### Excerpt provided
Sociologically, manhood problems in the U.S. South have been aired against many male Americans of African descent because of the high incidence of black females living alone and dependent on public social nets, abandoned by the black fathers of their children, we are told.

That charge against lack of “manhood” was recently used by a NY Times columnist to characterize Obama’s foreign policy “indecisiveness” in the Middle East. We will dismiss the columnist’s deliberate choice of a previously racist symbol since we knew him to be a rabid cheerleader for the Iraq war and had been called by a colleague in the trade as a “bully.” Nor will we consider the comment as the opposite of being manly in the sissified manner of the Brit gentleman out of Eton; not even the “unmanly” way Georgie Bush was accused when he used childhood language to rationalize the Iraq invasion, as against Saddam “trying to kill my Daddy.”

### Action item
Rewrite the passage on manhood, starting at the words "Sociologically, manhood problems" and stopping after "we are told.", with "public welfare programs" in place of "public social nets".

### Information given
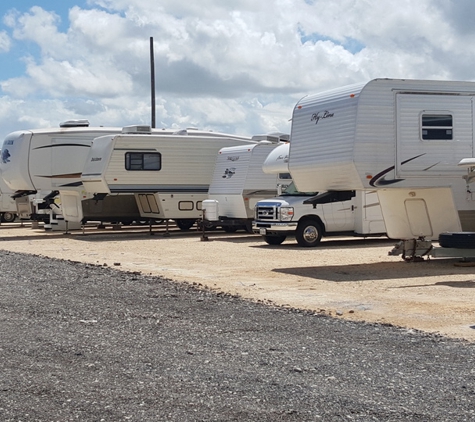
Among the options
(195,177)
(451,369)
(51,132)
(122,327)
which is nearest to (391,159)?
(122,327)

### Answer to this task
Sociologically, manhood problems in the U.S. South have been aired against many male Americans of African descent because of the high incidence of black females living alone and dependent on public welfare programs, abandoned by the black fathers of their children, we are told.